▶ _PROBLEM REQUIREMENTS_: Print out every line of the listing below without alteration.

▶ _DATA EXTRACTS_:

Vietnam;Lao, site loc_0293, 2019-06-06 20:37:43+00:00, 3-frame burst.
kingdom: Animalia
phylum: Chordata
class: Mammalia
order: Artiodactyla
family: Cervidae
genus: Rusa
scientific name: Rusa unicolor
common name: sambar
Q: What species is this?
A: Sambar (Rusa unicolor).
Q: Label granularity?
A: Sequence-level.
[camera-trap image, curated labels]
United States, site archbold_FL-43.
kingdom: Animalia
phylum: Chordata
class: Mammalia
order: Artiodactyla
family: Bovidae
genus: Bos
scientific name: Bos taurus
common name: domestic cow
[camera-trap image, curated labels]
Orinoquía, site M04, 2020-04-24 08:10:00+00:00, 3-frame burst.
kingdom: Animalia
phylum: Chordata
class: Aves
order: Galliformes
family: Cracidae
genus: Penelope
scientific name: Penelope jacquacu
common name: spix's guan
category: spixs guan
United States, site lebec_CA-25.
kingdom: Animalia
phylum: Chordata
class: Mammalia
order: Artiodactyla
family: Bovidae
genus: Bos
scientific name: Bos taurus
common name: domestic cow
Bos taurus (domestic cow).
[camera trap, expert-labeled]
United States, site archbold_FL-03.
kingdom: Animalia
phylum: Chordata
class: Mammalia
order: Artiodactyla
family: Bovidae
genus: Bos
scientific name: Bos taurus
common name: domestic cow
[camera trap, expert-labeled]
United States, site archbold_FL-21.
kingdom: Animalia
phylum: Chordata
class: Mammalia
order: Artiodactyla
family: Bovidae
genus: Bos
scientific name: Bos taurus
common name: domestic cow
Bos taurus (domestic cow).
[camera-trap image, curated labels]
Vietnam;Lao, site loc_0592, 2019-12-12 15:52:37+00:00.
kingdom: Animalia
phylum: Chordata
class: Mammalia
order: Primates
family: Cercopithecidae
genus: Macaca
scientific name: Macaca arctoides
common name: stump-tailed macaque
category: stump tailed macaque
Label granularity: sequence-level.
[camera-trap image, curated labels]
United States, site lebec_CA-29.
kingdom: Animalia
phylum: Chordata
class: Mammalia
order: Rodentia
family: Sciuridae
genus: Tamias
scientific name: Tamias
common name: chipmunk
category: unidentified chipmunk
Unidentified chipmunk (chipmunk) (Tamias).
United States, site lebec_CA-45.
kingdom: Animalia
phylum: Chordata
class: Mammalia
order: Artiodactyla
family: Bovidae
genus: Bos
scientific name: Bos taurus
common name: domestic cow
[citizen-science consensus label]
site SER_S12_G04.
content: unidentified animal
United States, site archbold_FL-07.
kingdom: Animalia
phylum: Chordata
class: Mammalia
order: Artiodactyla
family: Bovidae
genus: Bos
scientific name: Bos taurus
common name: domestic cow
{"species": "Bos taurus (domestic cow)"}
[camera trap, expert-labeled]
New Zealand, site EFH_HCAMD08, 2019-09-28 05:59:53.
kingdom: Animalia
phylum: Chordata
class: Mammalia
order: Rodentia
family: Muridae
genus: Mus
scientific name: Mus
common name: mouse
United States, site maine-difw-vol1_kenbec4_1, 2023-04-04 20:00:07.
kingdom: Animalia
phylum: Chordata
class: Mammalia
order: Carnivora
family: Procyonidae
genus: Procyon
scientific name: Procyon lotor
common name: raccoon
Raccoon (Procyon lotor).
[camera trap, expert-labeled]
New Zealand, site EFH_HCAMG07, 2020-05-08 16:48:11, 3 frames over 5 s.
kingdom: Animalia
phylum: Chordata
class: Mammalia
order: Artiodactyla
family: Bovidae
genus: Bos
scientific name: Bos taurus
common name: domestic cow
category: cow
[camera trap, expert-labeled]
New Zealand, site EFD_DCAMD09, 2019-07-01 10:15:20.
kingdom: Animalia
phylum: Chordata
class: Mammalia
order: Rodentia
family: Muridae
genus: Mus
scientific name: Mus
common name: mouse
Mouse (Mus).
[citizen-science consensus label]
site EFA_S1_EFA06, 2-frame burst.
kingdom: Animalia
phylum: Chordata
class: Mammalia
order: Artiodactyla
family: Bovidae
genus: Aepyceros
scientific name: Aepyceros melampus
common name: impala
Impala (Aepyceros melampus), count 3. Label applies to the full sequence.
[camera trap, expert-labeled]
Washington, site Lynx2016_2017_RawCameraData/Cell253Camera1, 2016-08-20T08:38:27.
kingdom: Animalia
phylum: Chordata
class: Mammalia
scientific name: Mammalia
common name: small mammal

▶ _SOLUTION TO THIS EXERCISE_:
Vietnam;Lao, site loc_0293, 2019-06-06 20:37:43+00:00, 3-frame burst.
kingdom: Animalia
phylum: Chordata
class: Mammalia
order: Artiodactyla
family: Cervidae
genus: Rusa
scientific name: Rusa unicolor
common name: sambar
Q: What species is this?
A: Sambar (Rusa unicolor).
Q: Label granularity?
A: Sequence-level.
[camera-trap image, curated labels]
United States, site archbold_FL-43.
kingdom: Animalia
phylum: Chordata
class: Mammalia
order: Artiodactyla
family: Bovidae
genus: Bos
scientific name: Bos taurus
common name: domestic cow
[camera-trap image, curated labels]
Orinoquía, site M04, 2020-04-24 08:10:00+00:00, 3-frame burst.
kingdom: Animalia
phylum: Chordata
class: Aves
order: Galliformes
family: Cracidae
genus: Penelope
scientific name: Penelope jacquacu
common name: spix's guan
category: spixs guan
United States, site lebec_CA-25.
kingdom: Animalia
phylum: Chordata
class: Mammalia
order: Artiodactyla
family: Bovidae
genus: Bos
scientific name: Bos taurus
common name: domestic cow
Bos taurus (domestic cow).
[camera trap, expert-labeled]
United States, site archbold_FL-03.
kingdom: Animalia
phylum: Chordata
class: Mammalia
order: Artiodactyla
family: Bovidae
genus: Bos
scientific name: Bos taurus
common name: domestic cow
[camera trap, expert-labeled]
United States, site archbold_FL-21.
kingdom: Animalia
phylum: Chordata
class: Mammalia
order: Artiodactyla
family: Bovidae
genus: Bos
scientific name: Bos taurus
common name: domestic cow
Bos taurus (domestic cow).
[camera-trap image, curated labels]
Vietnam;Lao, site loc_0592, 2019-12-12 15:52:37+00:00.
kingdom: Animalia
phylum: Chordata
class: Mammalia
order: Primates
family: Cercopithecidae
genus: Macaca
scientific name: Macaca arctoides
common name: stump-tailed macaque
category: stump tailed macaque
Label granularity: sequence-level.
[camera-trap image, curated labels]
United States, site lebec_CA-29.
kingdom: Animalia
phylum: Chordata
class: Mammalia
order: Rodentia
family: Sciuridae
genus: Tamias
scientific name: Tamias
common name: chipmunk
category: unidentified chipmunk
Unidentified chipmunk (chipmunk) (Tamias).
United States, site lebec_CA-45.
kingdom: Animalia
phylum: Chordata
class: Mammalia
order: Artiodactyla
family: Bovidae
genus: Bos
scientific name: Bos taurus
common name: domestic cow
[citizen-science consensus label]
site SER_S12_G04.
content: unidentified animal
United States, site archbold_FL-07.
kingdom: Animalia
phylum: Chordata
class: Mammalia
order: Artiodactyla
family: Bovidae
genus: Bos
scientific name: Bos taurus
common name: domestic cow
{"species": "Bos taurus (domestic cow)"}
[camera trap, expert-labeled]
New Zealand, site EFH_HCAMD08, 2019-09-28 05:59:53.
kingdom: Animalia
phylum: Chordata
class: Mammalia
order: Rodentia
family: Muridae
genus: Mus
scientific name: Mus
common name: mouse
United States, site maine-difw-vol1_kenbec4_1, 2023-04-04 20:00:07.
kingdom: Animalia
phylum: Chordata
class: Mammalia
order: Carnivora
family: Procyonidae
genus: Procyon
scientific name: Procyon lotor
common name: raccoon
Raccoon (Procyon lotor).
[camera trap, expert-labeled]
New Zealand, site EFH_HCAMG07, 2020-05-08 16:48:11, 3 frames over 5 s.
kingdom: Animalia
phylum: Chordata
class: Mammalia
order: Artiodactyla
family: Bovidae
genus: Bos
scientific name: Bos taurus
common name: domestic cow
category: cow
[camera trap, expert-labeled]
New Zealand, site EFD_DCAMD09, 2019-07-01 10:15:20.
kingdom: Animalia
phylum: Chordata
class: Mammalia
order: Rodentia
family: Muridae
genus: Mus
scientific name: Mus
common name: mouse
Mouse (Mus).
[citizen-science consensus label]
site EFA_S1_EFA06, 2-frame burst.
kingdom: Animalia
phylum: Chordata
class: Mammalia
order: Artiodactyla
family: Bovidae
genus: Aepyceros
scientific name: Aepyceros melampus
common name: impala
Impala (Aepyceros melampus), count 3. Label applies to the full sequence.
[camera trap, expert-labeled]
Washington, site Lynx2016_2017_RawCameraData/Cell253Camera1, 2016-08-20T08:38:27.
kingdom: Animalia
phylum: Chordata
class: Mammalia
scientific name: Mammalia
common name: small mammal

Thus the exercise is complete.